Weight by PCA (RapidMiner Studio Core)
Synopsis
This operator creates attribute weights of the ExampleSet by using a component created by the PCA. This operator behaves exactly the same way as if a PCA model is given to the Weight by Component Model operator.Description
The Weight by PCA operator generates attribute weights of the given ExampleSet using a component created by the PCA. The component is specified by the component number parameter. If the normalize weights parameter is not set to true, exact values of the selected component are used as attribute weights. The normalize weights parameter is usually set to true to spread the weights between 0 and 1. The attribute weights reflect the relevance of the attributes with respect to the class attribute.

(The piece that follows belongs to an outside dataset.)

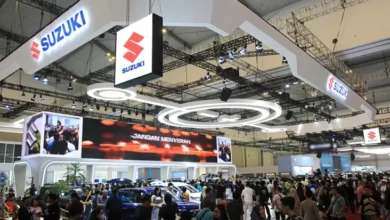 Benarkah Suku Cadang Suzuki Terlalu Awet Bikin Bengkel Sepi? Suzuki Bilang Begini!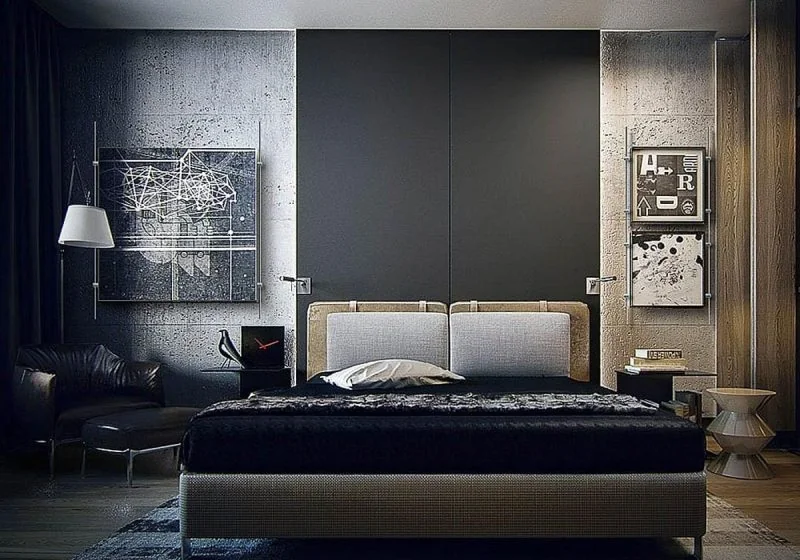 D3005 — Large Format Art/Posters Suspended to Wall with Rod System / Decorative Concept D3005 — Large Format Art/Posters Suspended to Wall with Rod System / Decorative Concept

The higher the weight of an attribute, the more relevant it is considered.
Principal Component Analysis (PCA) is a mathematical procedure that uses an orthogonal transformation to convert a set of observations of possibly correlated attributes into a set of values of uncorrelated attributes called principal components. The number of principal components is less than or equal to the number of original attributes. This transformation is defined in such a way that the first principal component's variance is as high as possible (accounts for as much of the variability in the data as possible), and each succeeding component in turn has the highest variance possible under the constraint that it should be orthogonal to (uncorrelated with) the preceding components.
Input
- example set (Data Table)
This input port expects an ExampleSet. It is the output of the Retrieve operator in the attached Example Process.
Output
- weights (Attribute Weights)
This port delivers the weights of the attributes with respect to the label attribute. The attributes with higher weight are considered more relevant.
- example set (Data Table)
The ExampleSet that was given as input is passed without changing to the output through this port. This is usually used to reuse the same ExampleSet in further operators or to view the ExampleSet in the Results Workspace.
Parameters
- normalize_weightsThis parameter indicates if the calculated weights should be normalized or not. If set to true, all weights are normalized in the range from 0 to 1. Range: boolean
- sort_weightsThis parameter indicates if the attributes should be sorted according to their weights in the results. If this parameter is set to true, the order of the sorting is specified using the sort direction parameter. Range: boolean
- sort_directionThis parameter is only available when the sort weights parameter is set to true. This parameter specifies the sorting order of the attributes according to their weights. Range: selection
- component_numberThis parameter specifies the number of the component that should be used as attribute weights. Range: integer
Tutorial Processes
Calculating the attribute weights of the Sonar data set by PCA
The 'Sonar' data set is loaded using the Retrieve operator. The PCA operator is applied on it. The dimensionality reduction parameter is set to 'none'. A breakpoint is inserted here so that you can have a look at the components created by the PCA operator. Have a look at the EigenVectors generated by the PCA operator especially 'PC1' because it will be used as weights by using the Weight by Component Model operator. The Weight by Component Model operator is applied next. The ExampleSet and Model ports of the PCA operator are connected to the corresponding ports of the Weight by Component Model operator. The normalize weights and sort weights parameters are set to false, thus all the weights will be exactly the same as the selected component. The component number parameter is set to 1, thus 'PC1' will be used as attribute weights. The weights can be seen in the Results Workspace. You can see that these weights are exactly the same as the values of 'PC1'.
In the second operator chain the Weight by PCA operator is applied on the 'Sonar' data set to perform exactly the same task. The parameters of the Weight by PCA operator are set exactly the same as the parameters of the Weight by Component Model operator. As it can be seen in the Results Workspace, exactly same weights are generated here.